SEZIONE DEL DOCUMENTO:

Apatheia

Corso Imbriani 69

Chissà cosa pensano di noi quelli che vivono osservandoci

Quando ero bambino abitavo sullo stesso palazzo con mia nonna e mia zia. Noi abitavamo al quinto piano, al quarto abitava mia nonna ed al terzo mia zia. Ho goduto di questa condizione da zero a diciannove anni. Era bellissimo perché con mio fratello e mia sorella, potevamo stare sempre insieme a mia nonna, ai miei zii e soprattutto ai miei più o meno coetanei cugini. Praticamente le porte dei nostri appartamenti erano sempre aperte e noi bambini trascorrevamo la maggior parte del nostro tempo su e giù per le scale. A Natale si trasferivano tavoli, sedie e vettovaglie al quarto piano, da mia nonna, per passare le feste tutti insieme, erano tavolate da non meno di venti persone e per noi bambini era l'apoteosi.

Ma voglio raccontarvi un episodio comico e singolare legato a questo splendido periodo. Un giorno montarono all'esterno del palazzo delle impalcature per ristrutturare la facciata. Non c'era avvenimento che non venisse vissuto insieme da noi bambini. I primi giorni passammo le ore al balcone per osservare i muratori arrampicarsi sulle tavole di legno fino ad arrivare ai nostri balconi. Di mattina, siccome i miei genitori lavoravano entrambi, mia nonna era a Milano da un mio zio, mia zia, che abitava al terzo piano, andava su e giù, diffidente, per controllare i muratori. Una mattina il capomastro, da noi soprannominato Falcao per l'impressionante somiglianza al calciatore brasiliano parecchio in auge in quegli anni, si rivolgeva ai condomini del piano dove si trovava, per poter riempire un secchio con dell'acqua. Bussò al nostro balcone e prontamente mia zia gli aprì e gli riempì il secchio, terminato il lavoro scese al quarto piano e di nuovo mia zia si fece trovare per riempire il secchio. Sceso al terzo piano bussò di nuovo ai vetri del balcone ma quando vide mia zia aprire non poté trattenere il suo stupore ed esclamò in tranese: "Signò, ma ind a stu palezz, tutt la stessa fecc tneit!"

ESERCIZIO 1: Puoi riportare dal racconto il passo che va da "Corso Imbriani 69" a "bambini era l'apoteosi.", parola per parola?

DATI DELL'ESERCIZIO:
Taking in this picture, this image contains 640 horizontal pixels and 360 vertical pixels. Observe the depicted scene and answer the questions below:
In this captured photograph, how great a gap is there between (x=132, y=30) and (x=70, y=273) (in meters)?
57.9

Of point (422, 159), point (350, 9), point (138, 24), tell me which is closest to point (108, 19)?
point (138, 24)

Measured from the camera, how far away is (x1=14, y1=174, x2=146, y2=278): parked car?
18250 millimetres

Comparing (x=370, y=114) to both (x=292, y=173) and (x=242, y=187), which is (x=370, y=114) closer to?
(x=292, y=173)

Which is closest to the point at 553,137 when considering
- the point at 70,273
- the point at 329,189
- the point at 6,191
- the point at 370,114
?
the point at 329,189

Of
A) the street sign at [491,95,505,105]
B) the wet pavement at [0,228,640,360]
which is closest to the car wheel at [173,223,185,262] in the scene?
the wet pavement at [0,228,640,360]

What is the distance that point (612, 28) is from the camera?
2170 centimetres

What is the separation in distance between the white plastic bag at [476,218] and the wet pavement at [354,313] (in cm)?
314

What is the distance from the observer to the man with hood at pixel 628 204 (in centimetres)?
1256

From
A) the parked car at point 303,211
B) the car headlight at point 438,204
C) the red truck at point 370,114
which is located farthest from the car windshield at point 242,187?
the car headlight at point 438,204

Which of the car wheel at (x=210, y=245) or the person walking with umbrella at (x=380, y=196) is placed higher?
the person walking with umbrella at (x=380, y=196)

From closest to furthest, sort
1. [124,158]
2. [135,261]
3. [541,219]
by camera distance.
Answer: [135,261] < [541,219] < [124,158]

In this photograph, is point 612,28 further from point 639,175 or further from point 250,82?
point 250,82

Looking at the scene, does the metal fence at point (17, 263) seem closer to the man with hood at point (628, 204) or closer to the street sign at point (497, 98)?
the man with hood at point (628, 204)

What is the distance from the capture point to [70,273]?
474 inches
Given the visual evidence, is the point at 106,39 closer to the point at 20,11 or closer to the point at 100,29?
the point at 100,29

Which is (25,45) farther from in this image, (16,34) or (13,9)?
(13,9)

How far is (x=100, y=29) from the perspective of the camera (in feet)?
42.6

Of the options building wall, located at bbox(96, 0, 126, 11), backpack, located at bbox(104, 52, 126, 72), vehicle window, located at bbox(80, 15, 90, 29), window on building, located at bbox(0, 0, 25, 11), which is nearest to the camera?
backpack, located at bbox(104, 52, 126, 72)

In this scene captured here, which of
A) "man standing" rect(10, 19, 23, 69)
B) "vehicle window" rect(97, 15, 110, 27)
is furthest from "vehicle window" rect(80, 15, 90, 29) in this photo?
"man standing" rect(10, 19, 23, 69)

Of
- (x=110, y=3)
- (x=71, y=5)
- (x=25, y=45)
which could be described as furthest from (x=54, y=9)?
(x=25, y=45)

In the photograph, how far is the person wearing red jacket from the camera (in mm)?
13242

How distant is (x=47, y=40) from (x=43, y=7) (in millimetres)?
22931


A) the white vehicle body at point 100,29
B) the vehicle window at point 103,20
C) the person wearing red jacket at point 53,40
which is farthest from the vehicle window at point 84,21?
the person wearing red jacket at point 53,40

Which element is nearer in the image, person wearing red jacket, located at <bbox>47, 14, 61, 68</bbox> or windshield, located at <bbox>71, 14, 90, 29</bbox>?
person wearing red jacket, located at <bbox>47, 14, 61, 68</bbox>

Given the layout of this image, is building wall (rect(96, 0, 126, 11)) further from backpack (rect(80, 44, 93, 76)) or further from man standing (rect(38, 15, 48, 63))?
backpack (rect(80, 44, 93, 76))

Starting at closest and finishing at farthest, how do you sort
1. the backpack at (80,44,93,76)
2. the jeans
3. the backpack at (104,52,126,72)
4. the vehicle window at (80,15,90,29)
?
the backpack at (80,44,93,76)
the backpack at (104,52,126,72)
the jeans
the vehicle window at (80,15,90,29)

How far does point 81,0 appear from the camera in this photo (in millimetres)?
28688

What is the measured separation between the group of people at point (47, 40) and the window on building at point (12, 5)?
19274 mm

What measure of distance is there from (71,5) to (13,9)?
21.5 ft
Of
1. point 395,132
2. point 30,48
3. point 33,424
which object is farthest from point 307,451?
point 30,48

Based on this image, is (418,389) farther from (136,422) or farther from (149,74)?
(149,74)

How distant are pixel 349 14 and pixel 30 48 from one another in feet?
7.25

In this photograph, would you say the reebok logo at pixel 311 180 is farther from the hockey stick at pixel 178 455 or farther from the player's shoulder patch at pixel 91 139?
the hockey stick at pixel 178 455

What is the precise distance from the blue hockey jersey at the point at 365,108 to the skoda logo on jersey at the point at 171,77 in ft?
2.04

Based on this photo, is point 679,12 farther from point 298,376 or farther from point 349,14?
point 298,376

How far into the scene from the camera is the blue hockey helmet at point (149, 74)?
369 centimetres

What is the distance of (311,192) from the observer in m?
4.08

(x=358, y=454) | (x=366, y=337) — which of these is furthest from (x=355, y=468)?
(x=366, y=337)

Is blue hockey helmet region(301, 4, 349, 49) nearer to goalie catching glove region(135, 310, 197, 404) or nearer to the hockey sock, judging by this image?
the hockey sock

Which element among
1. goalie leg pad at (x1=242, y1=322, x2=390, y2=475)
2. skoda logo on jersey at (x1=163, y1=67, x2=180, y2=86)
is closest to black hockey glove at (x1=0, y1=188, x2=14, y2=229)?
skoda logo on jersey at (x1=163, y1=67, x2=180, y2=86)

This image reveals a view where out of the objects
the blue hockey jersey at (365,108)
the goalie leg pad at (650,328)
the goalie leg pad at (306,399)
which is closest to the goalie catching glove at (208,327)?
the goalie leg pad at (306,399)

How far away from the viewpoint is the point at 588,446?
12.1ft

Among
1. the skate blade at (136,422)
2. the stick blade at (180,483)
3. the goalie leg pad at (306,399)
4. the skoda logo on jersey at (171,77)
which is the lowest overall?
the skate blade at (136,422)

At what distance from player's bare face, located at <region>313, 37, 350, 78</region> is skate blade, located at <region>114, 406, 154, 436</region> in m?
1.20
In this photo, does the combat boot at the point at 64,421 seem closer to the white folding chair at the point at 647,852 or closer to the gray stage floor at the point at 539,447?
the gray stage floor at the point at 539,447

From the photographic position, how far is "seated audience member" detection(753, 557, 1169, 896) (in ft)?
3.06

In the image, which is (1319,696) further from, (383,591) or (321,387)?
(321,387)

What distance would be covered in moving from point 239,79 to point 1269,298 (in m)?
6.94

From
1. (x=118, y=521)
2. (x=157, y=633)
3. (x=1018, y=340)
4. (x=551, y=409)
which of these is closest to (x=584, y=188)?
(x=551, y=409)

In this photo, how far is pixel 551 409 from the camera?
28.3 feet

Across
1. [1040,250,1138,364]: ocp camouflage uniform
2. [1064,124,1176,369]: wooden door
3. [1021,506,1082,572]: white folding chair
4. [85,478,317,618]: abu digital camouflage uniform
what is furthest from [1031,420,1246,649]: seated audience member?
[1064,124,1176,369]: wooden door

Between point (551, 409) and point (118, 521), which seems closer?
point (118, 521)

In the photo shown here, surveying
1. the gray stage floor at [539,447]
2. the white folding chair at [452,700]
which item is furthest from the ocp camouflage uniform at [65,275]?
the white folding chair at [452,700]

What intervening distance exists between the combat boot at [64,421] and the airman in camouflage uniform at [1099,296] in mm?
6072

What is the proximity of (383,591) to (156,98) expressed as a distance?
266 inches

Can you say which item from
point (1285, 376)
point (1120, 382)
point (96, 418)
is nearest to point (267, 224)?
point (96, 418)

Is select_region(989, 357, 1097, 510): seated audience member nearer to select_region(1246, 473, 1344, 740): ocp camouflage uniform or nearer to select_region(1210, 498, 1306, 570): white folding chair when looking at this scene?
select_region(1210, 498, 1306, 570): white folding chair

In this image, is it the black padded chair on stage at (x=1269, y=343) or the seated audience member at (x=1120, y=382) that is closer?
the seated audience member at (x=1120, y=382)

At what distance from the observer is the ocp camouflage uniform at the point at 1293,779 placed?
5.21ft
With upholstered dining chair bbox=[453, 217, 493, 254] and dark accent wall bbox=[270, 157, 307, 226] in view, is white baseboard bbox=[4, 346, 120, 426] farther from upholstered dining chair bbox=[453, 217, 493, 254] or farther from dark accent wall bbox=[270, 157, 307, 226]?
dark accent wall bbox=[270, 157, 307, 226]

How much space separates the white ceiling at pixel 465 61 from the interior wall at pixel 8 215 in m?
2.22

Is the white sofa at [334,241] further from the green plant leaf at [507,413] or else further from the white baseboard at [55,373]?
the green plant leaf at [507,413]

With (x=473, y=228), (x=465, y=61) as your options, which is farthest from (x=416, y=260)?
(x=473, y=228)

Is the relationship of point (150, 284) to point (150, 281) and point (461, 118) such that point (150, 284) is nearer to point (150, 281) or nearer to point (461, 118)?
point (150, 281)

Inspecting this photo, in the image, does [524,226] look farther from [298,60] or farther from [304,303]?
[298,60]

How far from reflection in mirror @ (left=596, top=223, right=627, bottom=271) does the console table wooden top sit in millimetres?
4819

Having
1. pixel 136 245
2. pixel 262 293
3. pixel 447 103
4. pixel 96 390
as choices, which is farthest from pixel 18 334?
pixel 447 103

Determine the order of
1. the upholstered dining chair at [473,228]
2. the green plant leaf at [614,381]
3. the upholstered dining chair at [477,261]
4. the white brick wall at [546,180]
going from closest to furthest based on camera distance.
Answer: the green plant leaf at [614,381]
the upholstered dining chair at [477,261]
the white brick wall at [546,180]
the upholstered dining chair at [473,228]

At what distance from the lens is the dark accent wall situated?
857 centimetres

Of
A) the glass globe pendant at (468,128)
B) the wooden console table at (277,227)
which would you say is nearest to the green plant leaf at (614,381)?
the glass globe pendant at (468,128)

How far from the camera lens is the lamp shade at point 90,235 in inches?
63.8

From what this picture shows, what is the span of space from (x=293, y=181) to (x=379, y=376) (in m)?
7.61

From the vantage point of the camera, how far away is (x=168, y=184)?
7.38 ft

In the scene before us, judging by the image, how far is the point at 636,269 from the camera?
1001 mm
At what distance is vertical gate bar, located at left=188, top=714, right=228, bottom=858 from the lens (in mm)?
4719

ESERCIZIO 2: Nelle voci, modifica le righe dalla riga con "At what distance from the observer" alla riga con "857 centimetres" mettendo "grey sofa" al posto di "white sofa", senza cambiare altro, e restituisci soltanto queste righe.

RISPOSTA COMPLETA 1:
Corso Imbriani 69

Chissà cosa pensano di noi quelli che vivono osservandoci

Quando ero bambino abitavo sullo stesso palazzo con mia nonna e mia zia. Noi abitavamo al quinto piano, al quarto abitava mia nonna ed al terzo mia zia. Ho goduto di questa condizione da zero a diciannove anni. Era bellissimo perché con mio fratello e mia sorella, potevamo stare sempre insieme a mia nonna, ai miei zii e soprattutto ai miei più o meno coetanei cugini. Praticamente le porte dei nostri appartamenti erano sempre aperte e noi bambini trascorrevamo la maggior parte del nostro tempo su e giù per le scale. A Natale si trasferivano tavoli, sedie e vettovaglie al quarto piano, da mia nonna, per passare le feste tutti insieme, erano tavolate da non meno di venti persone e per noi bambini era l'apoteosi.

RISPOSTA COMPLETA 2:
At what distance from the observer is the ocp camouflage uniform at the point at 1293,779 placed?
5.21ft
With upholstered dining chair bbox=[453, 217, 493, 254] and dark accent wall bbox=[270, 157, 307, 226] in view, is white baseboard bbox=[4, 346, 120, 426] farther from upholstered dining chair bbox=[453, 217, 493, 254] or farther from dark accent wall bbox=[270, 157, 307, 226]?
dark accent wall bbox=[270, 157, 307, 226]

How much space separates the white ceiling at pixel 465 61 from the interior wall at pixel 8 215 in m?
2.22

Is the grey sofa at [334,241] further from the green plant leaf at [507,413] or else further from the white baseboard at [55,373]?
the green plant leaf at [507,413]

With (x=473, y=228), (x=465, y=61) as your options, which is farthest from (x=416, y=260)?
(x=473, y=228)

Is the relationship of point (150, 284) to point (150, 281) and point (461, 118) such that point (150, 284) is nearer to point (150, 281) or nearer to point (461, 118)?
point (150, 281)

Inspecting this photo, in the image, does [524,226] look farther from [298,60] or farther from [304,303]?
[298,60]

How far from reflection in mirror @ (left=596, top=223, right=627, bottom=271) does the console table wooden top sit in millimetres?
4819

Having
1. pixel 136 245
2. pixel 262 293
3. pixel 447 103
4. pixel 96 390
as choices, which is farthest from pixel 18 334?
pixel 447 103

Determine the order of
1. the upholstered dining chair at [473,228]
2. the green plant leaf at [614,381]
3. the upholstered dining chair at [477,261]
4. the white brick wall at [546,180]
going from closest to furthest based on camera distance.
Answer: the green plant leaf at [614,381]
the upholstered dining chair at [477,261]
the white brick wall at [546,180]
the upholstered dining chair at [473,228]

At what distance from the lens is the dark accent wall situated?
857 centimetres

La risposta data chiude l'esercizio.